Text excerpt ::
With ‘A.I.’ and ‘Minority Report,’ Steven Spielberg Redefined His Work for a New Century
(Welcome to 21st Century Spielberg, an on-going column that examines the challenging, sometimes misunderstood 21st century filmography of one of our greatest living filmmakers, Steven Spielberg. First up: A.I. and Minority Report.)
“What if Peter Pan grew up?” pondered the tagline of Steven Spielberg’s 1991 fantasy Hook. It was an intriguing premise: what would happen if the perpetual child – the boy who refused to get older – embraced the cold, stark, finite nature of adulthood? Of course, the compelling concept of this tagline is all but forgotten in the runtime of Hook, where the adult Peter Pan quickly reverts to childhood in order to save the day. Still, what a notion!
Sometimes, life imitates art. In the 21st century, Steven Spielberg, the perpetual child – the pop culture impresario who found a way to turn childhood and nostalgia into a lucrative, highly entertaining art form – did something remarkable.
In the 21st century, Steven Spielberg grew up.
What If Peter Pan Grew Up?
One could argue that the experience of filming 1993’s Schindler’s List changed Spielberg. The overwhelmingly bleak subject matter took a toll on the director – he would return to his rented home from the set and literally break down sobbing. After the arduous experience of making the film, Spielberg would go on to say, “I feel I have a responsibility…I want to go back and forth from entertainment to socially conscious movies.”

Given entries ::
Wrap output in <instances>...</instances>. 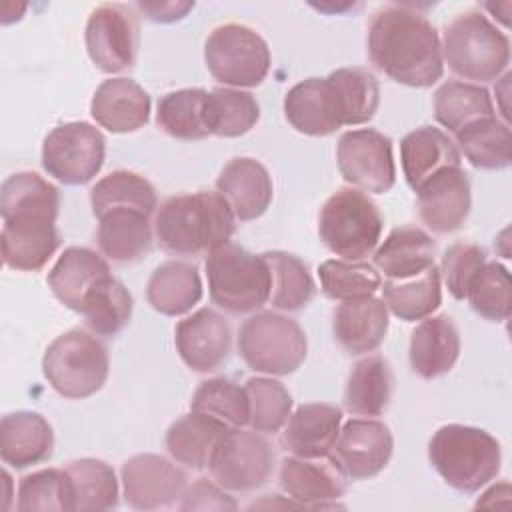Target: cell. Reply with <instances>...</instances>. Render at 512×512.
Returning a JSON list of instances; mask_svg holds the SVG:
<instances>
[{
  "label": "cell",
  "mask_w": 512,
  "mask_h": 512,
  "mask_svg": "<svg viewBox=\"0 0 512 512\" xmlns=\"http://www.w3.org/2000/svg\"><path fill=\"white\" fill-rule=\"evenodd\" d=\"M370 62L398 84L428 88L442 78L444 60L432 22L404 4H386L368 26Z\"/></svg>",
  "instance_id": "1"
},
{
  "label": "cell",
  "mask_w": 512,
  "mask_h": 512,
  "mask_svg": "<svg viewBox=\"0 0 512 512\" xmlns=\"http://www.w3.org/2000/svg\"><path fill=\"white\" fill-rule=\"evenodd\" d=\"M218 192H194L168 198L156 212L154 234L162 250L174 256H198L230 242L236 224Z\"/></svg>",
  "instance_id": "2"
},
{
  "label": "cell",
  "mask_w": 512,
  "mask_h": 512,
  "mask_svg": "<svg viewBox=\"0 0 512 512\" xmlns=\"http://www.w3.org/2000/svg\"><path fill=\"white\" fill-rule=\"evenodd\" d=\"M428 458L440 478L462 494H474L496 478L502 464L498 440L476 426H440L428 444Z\"/></svg>",
  "instance_id": "3"
},
{
  "label": "cell",
  "mask_w": 512,
  "mask_h": 512,
  "mask_svg": "<svg viewBox=\"0 0 512 512\" xmlns=\"http://www.w3.org/2000/svg\"><path fill=\"white\" fill-rule=\"evenodd\" d=\"M440 48L448 68L472 82H492L510 64L508 36L478 10L460 12L448 22Z\"/></svg>",
  "instance_id": "4"
},
{
  "label": "cell",
  "mask_w": 512,
  "mask_h": 512,
  "mask_svg": "<svg viewBox=\"0 0 512 512\" xmlns=\"http://www.w3.org/2000/svg\"><path fill=\"white\" fill-rule=\"evenodd\" d=\"M206 278L212 302L230 314H248L270 300V268L264 256L226 242L206 254Z\"/></svg>",
  "instance_id": "5"
},
{
  "label": "cell",
  "mask_w": 512,
  "mask_h": 512,
  "mask_svg": "<svg viewBox=\"0 0 512 512\" xmlns=\"http://www.w3.org/2000/svg\"><path fill=\"white\" fill-rule=\"evenodd\" d=\"M108 350L80 328H72L50 342L42 358V374L64 398L82 400L96 394L108 378Z\"/></svg>",
  "instance_id": "6"
},
{
  "label": "cell",
  "mask_w": 512,
  "mask_h": 512,
  "mask_svg": "<svg viewBox=\"0 0 512 512\" xmlns=\"http://www.w3.org/2000/svg\"><path fill=\"white\" fill-rule=\"evenodd\" d=\"M384 218L378 206L356 188L336 190L318 218L320 240L342 260L358 262L370 256L380 240Z\"/></svg>",
  "instance_id": "7"
},
{
  "label": "cell",
  "mask_w": 512,
  "mask_h": 512,
  "mask_svg": "<svg viewBox=\"0 0 512 512\" xmlns=\"http://www.w3.org/2000/svg\"><path fill=\"white\" fill-rule=\"evenodd\" d=\"M306 334L300 324L276 312H258L238 330V352L254 372L286 376L306 360Z\"/></svg>",
  "instance_id": "8"
},
{
  "label": "cell",
  "mask_w": 512,
  "mask_h": 512,
  "mask_svg": "<svg viewBox=\"0 0 512 512\" xmlns=\"http://www.w3.org/2000/svg\"><path fill=\"white\" fill-rule=\"evenodd\" d=\"M204 60L218 82L240 90L254 88L268 76L270 48L256 30L230 22L210 32Z\"/></svg>",
  "instance_id": "9"
},
{
  "label": "cell",
  "mask_w": 512,
  "mask_h": 512,
  "mask_svg": "<svg viewBox=\"0 0 512 512\" xmlns=\"http://www.w3.org/2000/svg\"><path fill=\"white\" fill-rule=\"evenodd\" d=\"M106 140L88 122H68L52 128L42 144V168L66 186L90 182L102 168Z\"/></svg>",
  "instance_id": "10"
},
{
  "label": "cell",
  "mask_w": 512,
  "mask_h": 512,
  "mask_svg": "<svg viewBox=\"0 0 512 512\" xmlns=\"http://www.w3.org/2000/svg\"><path fill=\"white\" fill-rule=\"evenodd\" d=\"M208 468L224 490L254 492L274 472V450L260 432L230 428L216 446Z\"/></svg>",
  "instance_id": "11"
},
{
  "label": "cell",
  "mask_w": 512,
  "mask_h": 512,
  "mask_svg": "<svg viewBox=\"0 0 512 512\" xmlns=\"http://www.w3.org/2000/svg\"><path fill=\"white\" fill-rule=\"evenodd\" d=\"M336 160L342 178L356 190L384 194L394 186L392 140L378 130L360 128L344 132L338 140Z\"/></svg>",
  "instance_id": "12"
},
{
  "label": "cell",
  "mask_w": 512,
  "mask_h": 512,
  "mask_svg": "<svg viewBox=\"0 0 512 512\" xmlns=\"http://www.w3.org/2000/svg\"><path fill=\"white\" fill-rule=\"evenodd\" d=\"M84 40L96 68L106 74L122 72L136 60L140 40L138 18L126 4H102L90 12Z\"/></svg>",
  "instance_id": "13"
},
{
  "label": "cell",
  "mask_w": 512,
  "mask_h": 512,
  "mask_svg": "<svg viewBox=\"0 0 512 512\" xmlns=\"http://www.w3.org/2000/svg\"><path fill=\"white\" fill-rule=\"evenodd\" d=\"M392 450V432L384 422L352 418L340 428L328 460L346 476V480H366L388 466Z\"/></svg>",
  "instance_id": "14"
},
{
  "label": "cell",
  "mask_w": 512,
  "mask_h": 512,
  "mask_svg": "<svg viewBox=\"0 0 512 512\" xmlns=\"http://www.w3.org/2000/svg\"><path fill=\"white\" fill-rule=\"evenodd\" d=\"M124 502L134 510L170 508L182 498L188 478L172 460L158 454H136L120 468Z\"/></svg>",
  "instance_id": "15"
},
{
  "label": "cell",
  "mask_w": 512,
  "mask_h": 512,
  "mask_svg": "<svg viewBox=\"0 0 512 512\" xmlns=\"http://www.w3.org/2000/svg\"><path fill=\"white\" fill-rule=\"evenodd\" d=\"M176 350L194 372H214L230 356L232 330L222 314L200 308L176 324Z\"/></svg>",
  "instance_id": "16"
},
{
  "label": "cell",
  "mask_w": 512,
  "mask_h": 512,
  "mask_svg": "<svg viewBox=\"0 0 512 512\" xmlns=\"http://www.w3.org/2000/svg\"><path fill=\"white\" fill-rule=\"evenodd\" d=\"M416 196L422 222L436 234L458 230L470 214V180L460 166L436 172L416 190Z\"/></svg>",
  "instance_id": "17"
},
{
  "label": "cell",
  "mask_w": 512,
  "mask_h": 512,
  "mask_svg": "<svg viewBox=\"0 0 512 512\" xmlns=\"http://www.w3.org/2000/svg\"><path fill=\"white\" fill-rule=\"evenodd\" d=\"M288 456L280 464V486L302 508H334L346 494V476L328 460Z\"/></svg>",
  "instance_id": "18"
},
{
  "label": "cell",
  "mask_w": 512,
  "mask_h": 512,
  "mask_svg": "<svg viewBox=\"0 0 512 512\" xmlns=\"http://www.w3.org/2000/svg\"><path fill=\"white\" fill-rule=\"evenodd\" d=\"M2 260L8 268L20 272L40 270L60 246L56 220L38 216H18L4 220Z\"/></svg>",
  "instance_id": "19"
},
{
  "label": "cell",
  "mask_w": 512,
  "mask_h": 512,
  "mask_svg": "<svg viewBox=\"0 0 512 512\" xmlns=\"http://www.w3.org/2000/svg\"><path fill=\"white\" fill-rule=\"evenodd\" d=\"M342 424V410L332 404H302L284 424L280 444L298 458H328Z\"/></svg>",
  "instance_id": "20"
},
{
  "label": "cell",
  "mask_w": 512,
  "mask_h": 512,
  "mask_svg": "<svg viewBox=\"0 0 512 512\" xmlns=\"http://www.w3.org/2000/svg\"><path fill=\"white\" fill-rule=\"evenodd\" d=\"M216 188L218 194L228 202L234 218L240 222L262 216L268 210L274 194L268 170L254 158L230 160L222 168Z\"/></svg>",
  "instance_id": "21"
},
{
  "label": "cell",
  "mask_w": 512,
  "mask_h": 512,
  "mask_svg": "<svg viewBox=\"0 0 512 512\" xmlns=\"http://www.w3.org/2000/svg\"><path fill=\"white\" fill-rule=\"evenodd\" d=\"M460 356V334L448 314L428 316L410 334L408 360L414 374L432 380L450 372Z\"/></svg>",
  "instance_id": "22"
},
{
  "label": "cell",
  "mask_w": 512,
  "mask_h": 512,
  "mask_svg": "<svg viewBox=\"0 0 512 512\" xmlns=\"http://www.w3.org/2000/svg\"><path fill=\"white\" fill-rule=\"evenodd\" d=\"M90 114L108 132H134L148 122L150 96L130 78H108L96 88Z\"/></svg>",
  "instance_id": "23"
},
{
  "label": "cell",
  "mask_w": 512,
  "mask_h": 512,
  "mask_svg": "<svg viewBox=\"0 0 512 512\" xmlns=\"http://www.w3.org/2000/svg\"><path fill=\"white\" fill-rule=\"evenodd\" d=\"M54 432L48 420L30 410H18L0 420V458L4 464L24 470L52 456Z\"/></svg>",
  "instance_id": "24"
},
{
  "label": "cell",
  "mask_w": 512,
  "mask_h": 512,
  "mask_svg": "<svg viewBox=\"0 0 512 512\" xmlns=\"http://www.w3.org/2000/svg\"><path fill=\"white\" fill-rule=\"evenodd\" d=\"M388 332V308L382 298L368 296L342 302L332 314V334L348 354L376 350Z\"/></svg>",
  "instance_id": "25"
},
{
  "label": "cell",
  "mask_w": 512,
  "mask_h": 512,
  "mask_svg": "<svg viewBox=\"0 0 512 512\" xmlns=\"http://www.w3.org/2000/svg\"><path fill=\"white\" fill-rule=\"evenodd\" d=\"M400 162L408 186L416 192L436 172L460 166V152L440 128L420 126L402 138Z\"/></svg>",
  "instance_id": "26"
},
{
  "label": "cell",
  "mask_w": 512,
  "mask_h": 512,
  "mask_svg": "<svg viewBox=\"0 0 512 512\" xmlns=\"http://www.w3.org/2000/svg\"><path fill=\"white\" fill-rule=\"evenodd\" d=\"M230 428L210 414L192 410L170 424L164 444L174 462L202 470L208 468L216 446Z\"/></svg>",
  "instance_id": "27"
},
{
  "label": "cell",
  "mask_w": 512,
  "mask_h": 512,
  "mask_svg": "<svg viewBox=\"0 0 512 512\" xmlns=\"http://www.w3.org/2000/svg\"><path fill=\"white\" fill-rule=\"evenodd\" d=\"M110 274L108 262L86 246H70L48 272L52 294L70 310L80 312L92 286Z\"/></svg>",
  "instance_id": "28"
},
{
  "label": "cell",
  "mask_w": 512,
  "mask_h": 512,
  "mask_svg": "<svg viewBox=\"0 0 512 512\" xmlns=\"http://www.w3.org/2000/svg\"><path fill=\"white\" fill-rule=\"evenodd\" d=\"M96 240L108 260L118 264L136 262L152 248L150 216L132 208L110 210L98 218Z\"/></svg>",
  "instance_id": "29"
},
{
  "label": "cell",
  "mask_w": 512,
  "mask_h": 512,
  "mask_svg": "<svg viewBox=\"0 0 512 512\" xmlns=\"http://www.w3.org/2000/svg\"><path fill=\"white\" fill-rule=\"evenodd\" d=\"M338 126H358L374 118L380 102L378 80L364 68H338L326 78Z\"/></svg>",
  "instance_id": "30"
},
{
  "label": "cell",
  "mask_w": 512,
  "mask_h": 512,
  "mask_svg": "<svg viewBox=\"0 0 512 512\" xmlns=\"http://www.w3.org/2000/svg\"><path fill=\"white\" fill-rule=\"evenodd\" d=\"M434 240L416 226L394 228L374 252V266L388 280L416 276L434 266Z\"/></svg>",
  "instance_id": "31"
},
{
  "label": "cell",
  "mask_w": 512,
  "mask_h": 512,
  "mask_svg": "<svg viewBox=\"0 0 512 512\" xmlns=\"http://www.w3.org/2000/svg\"><path fill=\"white\" fill-rule=\"evenodd\" d=\"M394 376L390 364L374 354L358 360L346 380L344 408L354 416H382L390 404Z\"/></svg>",
  "instance_id": "32"
},
{
  "label": "cell",
  "mask_w": 512,
  "mask_h": 512,
  "mask_svg": "<svg viewBox=\"0 0 512 512\" xmlns=\"http://www.w3.org/2000/svg\"><path fill=\"white\" fill-rule=\"evenodd\" d=\"M148 304L164 316H180L202 298L198 268L190 262L168 260L160 264L146 284Z\"/></svg>",
  "instance_id": "33"
},
{
  "label": "cell",
  "mask_w": 512,
  "mask_h": 512,
  "mask_svg": "<svg viewBox=\"0 0 512 512\" xmlns=\"http://www.w3.org/2000/svg\"><path fill=\"white\" fill-rule=\"evenodd\" d=\"M284 114L294 130L308 136H328L340 128L324 78L294 84L284 98Z\"/></svg>",
  "instance_id": "34"
},
{
  "label": "cell",
  "mask_w": 512,
  "mask_h": 512,
  "mask_svg": "<svg viewBox=\"0 0 512 512\" xmlns=\"http://www.w3.org/2000/svg\"><path fill=\"white\" fill-rule=\"evenodd\" d=\"M60 194L36 172H16L8 176L0 188V214L2 220L18 216L58 218Z\"/></svg>",
  "instance_id": "35"
},
{
  "label": "cell",
  "mask_w": 512,
  "mask_h": 512,
  "mask_svg": "<svg viewBox=\"0 0 512 512\" xmlns=\"http://www.w3.org/2000/svg\"><path fill=\"white\" fill-rule=\"evenodd\" d=\"M384 302L386 308L404 322H416L432 316L442 302L440 290V272L436 266L428 270L402 278V280H386L384 282Z\"/></svg>",
  "instance_id": "36"
},
{
  "label": "cell",
  "mask_w": 512,
  "mask_h": 512,
  "mask_svg": "<svg viewBox=\"0 0 512 512\" xmlns=\"http://www.w3.org/2000/svg\"><path fill=\"white\" fill-rule=\"evenodd\" d=\"M492 116H496L492 98L478 84L448 80L434 94V118L452 134L476 120Z\"/></svg>",
  "instance_id": "37"
},
{
  "label": "cell",
  "mask_w": 512,
  "mask_h": 512,
  "mask_svg": "<svg viewBox=\"0 0 512 512\" xmlns=\"http://www.w3.org/2000/svg\"><path fill=\"white\" fill-rule=\"evenodd\" d=\"M72 490V510H112L118 506V480L110 464L96 458H80L66 464Z\"/></svg>",
  "instance_id": "38"
},
{
  "label": "cell",
  "mask_w": 512,
  "mask_h": 512,
  "mask_svg": "<svg viewBox=\"0 0 512 512\" xmlns=\"http://www.w3.org/2000/svg\"><path fill=\"white\" fill-rule=\"evenodd\" d=\"M80 314L92 334L112 338L132 318V296L114 276H104L86 294Z\"/></svg>",
  "instance_id": "39"
},
{
  "label": "cell",
  "mask_w": 512,
  "mask_h": 512,
  "mask_svg": "<svg viewBox=\"0 0 512 512\" xmlns=\"http://www.w3.org/2000/svg\"><path fill=\"white\" fill-rule=\"evenodd\" d=\"M90 204L96 218L116 208H132L152 216L158 200L154 186L144 176L130 170H116L92 186Z\"/></svg>",
  "instance_id": "40"
},
{
  "label": "cell",
  "mask_w": 512,
  "mask_h": 512,
  "mask_svg": "<svg viewBox=\"0 0 512 512\" xmlns=\"http://www.w3.org/2000/svg\"><path fill=\"white\" fill-rule=\"evenodd\" d=\"M260 118L256 98L240 88H214L206 96L204 120L214 136L238 138L254 128Z\"/></svg>",
  "instance_id": "41"
},
{
  "label": "cell",
  "mask_w": 512,
  "mask_h": 512,
  "mask_svg": "<svg viewBox=\"0 0 512 512\" xmlns=\"http://www.w3.org/2000/svg\"><path fill=\"white\" fill-rule=\"evenodd\" d=\"M466 160L480 170H502L510 164V128L496 116L476 120L456 134Z\"/></svg>",
  "instance_id": "42"
},
{
  "label": "cell",
  "mask_w": 512,
  "mask_h": 512,
  "mask_svg": "<svg viewBox=\"0 0 512 512\" xmlns=\"http://www.w3.org/2000/svg\"><path fill=\"white\" fill-rule=\"evenodd\" d=\"M270 268V302L284 312L302 310L314 296V282L306 264L288 252L272 250L262 254Z\"/></svg>",
  "instance_id": "43"
},
{
  "label": "cell",
  "mask_w": 512,
  "mask_h": 512,
  "mask_svg": "<svg viewBox=\"0 0 512 512\" xmlns=\"http://www.w3.org/2000/svg\"><path fill=\"white\" fill-rule=\"evenodd\" d=\"M208 92L202 88H182L158 100L156 124L172 138L200 140L210 136L204 120Z\"/></svg>",
  "instance_id": "44"
},
{
  "label": "cell",
  "mask_w": 512,
  "mask_h": 512,
  "mask_svg": "<svg viewBox=\"0 0 512 512\" xmlns=\"http://www.w3.org/2000/svg\"><path fill=\"white\" fill-rule=\"evenodd\" d=\"M318 278L322 292L338 302L374 296L382 286L380 272L362 260H326L318 266Z\"/></svg>",
  "instance_id": "45"
},
{
  "label": "cell",
  "mask_w": 512,
  "mask_h": 512,
  "mask_svg": "<svg viewBox=\"0 0 512 512\" xmlns=\"http://www.w3.org/2000/svg\"><path fill=\"white\" fill-rule=\"evenodd\" d=\"M246 396L250 404V426L260 434H274L284 428L292 414V396L282 382L266 376L246 380Z\"/></svg>",
  "instance_id": "46"
},
{
  "label": "cell",
  "mask_w": 512,
  "mask_h": 512,
  "mask_svg": "<svg viewBox=\"0 0 512 512\" xmlns=\"http://www.w3.org/2000/svg\"><path fill=\"white\" fill-rule=\"evenodd\" d=\"M466 300L472 310L490 322H504L512 310L510 272L498 262H486L472 278Z\"/></svg>",
  "instance_id": "47"
},
{
  "label": "cell",
  "mask_w": 512,
  "mask_h": 512,
  "mask_svg": "<svg viewBox=\"0 0 512 512\" xmlns=\"http://www.w3.org/2000/svg\"><path fill=\"white\" fill-rule=\"evenodd\" d=\"M190 410L210 414L232 428H244L250 422L246 390L228 378L204 380L192 396Z\"/></svg>",
  "instance_id": "48"
},
{
  "label": "cell",
  "mask_w": 512,
  "mask_h": 512,
  "mask_svg": "<svg viewBox=\"0 0 512 512\" xmlns=\"http://www.w3.org/2000/svg\"><path fill=\"white\" fill-rule=\"evenodd\" d=\"M20 512L72 510V490L64 468H46L24 476L18 484Z\"/></svg>",
  "instance_id": "49"
},
{
  "label": "cell",
  "mask_w": 512,
  "mask_h": 512,
  "mask_svg": "<svg viewBox=\"0 0 512 512\" xmlns=\"http://www.w3.org/2000/svg\"><path fill=\"white\" fill-rule=\"evenodd\" d=\"M486 262H488L486 252L476 244L456 242L450 248H446V252L442 256L440 272H442L448 292L456 300H464L472 278Z\"/></svg>",
  "instance_id": "50"
},
{
  "label": "cell",
  "mask_w": 512,
  "mask_h": 512,
  "mask_svg": "<svg viewBox=\"0 0 512 512\" xmlns=\"http://www.w3.org/2000/svg\"><path fill=\"white\" fill-rule=\"evenodd\" d=\"M180 510H236L238 504L232 496L224 492V488L206 478H198L192 486H186L182 494Z\"/></svg>",
  "instance_id": "51"
},
{
  "label": "cell",
  "mask_w": 512,
  "mask_h": 512,
  "mask_svg": "<svg viewBox=\"0 0 512 512\" xmlns=\"http://www.w3.org/2000/svg\"><path fill=\"white\" fill-rule=\"evenodd\" d=\"M136 8L146 20L168 24L184 18L194 8V2H138Z\"/></svg>",
  "instance_id": "52"
}]
</instances>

Exercise description ::
Proceed with the column on Spielberg's 21st-century films, starting right after its last sentence.

Task response ::
Yet as the 21st century arrived, Spielberg’s filmography blossomed into something different. Rather than succumbing to the “back and forth” way of making movies – juggling between pure pop entertainment and socially conscious message movies – the filmmaker found a way to combine both. Here was something new from the most popular director in history. A brave new world of movies that walked a precarious tightrope; movies that sought to thrill and alarm. To entertain and challenge. The end result might just be the most interesting, most rewarding period of Spielberg’s entire career.
While he had his career ups and downs, box office success was never an issue for Spielberg. He invented the blockbuster, after all, with Jaws. But through his meteoric rise to become the most popular filmmaker in the history of medium, a fear of illegitimacy plagued the director. He may have trafficked primarily in pop, but he wanted to be taken seriously. Awards were important. Spielberg was so sure that Jaws would land him a Best Director Academy Award nomination that he hired a TV crew to come film him watch the nominations be announced. This plan backfired when Jaws ended up with a Best Picture nom, but not a nomination for Spielberg – something that clearly upset the wunderkind director. He wanted to be more than the king of the blockbuster. He wanted to be an artist.
And this longing was something his peers noticed – and exploited. In a 1976 Playboy interview, director Robert Altman observed, “I think Steven Spielberg will endure, though it’s tough when a picture like Jaws brings you a lot of success and money overnight that may not strictly be related to the merit of your work. I am not knocking Jaws, which was a magnificent accomplishment for a kid that age. But will he now be able to go off and make a small personal film?”
In her New Yorker review of Spielberg’s first big screen directorial effort, The Sugarland Express, critic Pauline Kael wrote: “If there is such a thing as a movie sense — and I think there is, Spielberg really has it. But he may be so full of it that he doesn’t have much else. There’s no sign of the emergence of a new film artist…” Years later, Spielberg would admit he agreed with Kael. “She was right!” he enthusiastically says in Susan Lacy‘s HBO documentary Spielberg. “I hadn’t grown up yet.”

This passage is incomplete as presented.